Task statement — In your copy, leave out the pictures and output only the lines from the one holding "Introduction to Game" through the end of the data below, exactly.
(Given information Opens)
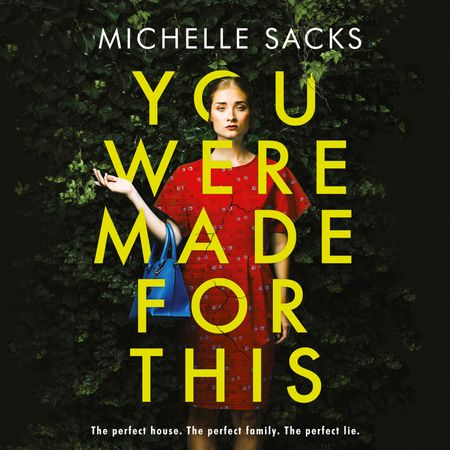 You Were Made for This - Michelle Sacks, Read by Sam Woolf, Lucy Scott and Olivia Mace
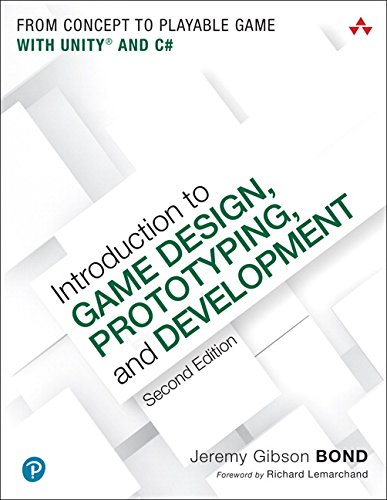 Introduction to Game Design, Prototyping, and Development: From Concept to Playable Game with Unity and C# (2nd Edition) by Gibson Bond Jeremy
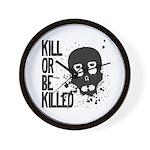 Kill or be Killed Wall Clock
(Given information Closes)
Response to this task —
 Introduction to Game Design, Prototyping, and Development: From Concept to Playable Game with Unity and C# (2nd Edition) by Gibson Bond Jeremy
 Kill or be Killed Wall Clock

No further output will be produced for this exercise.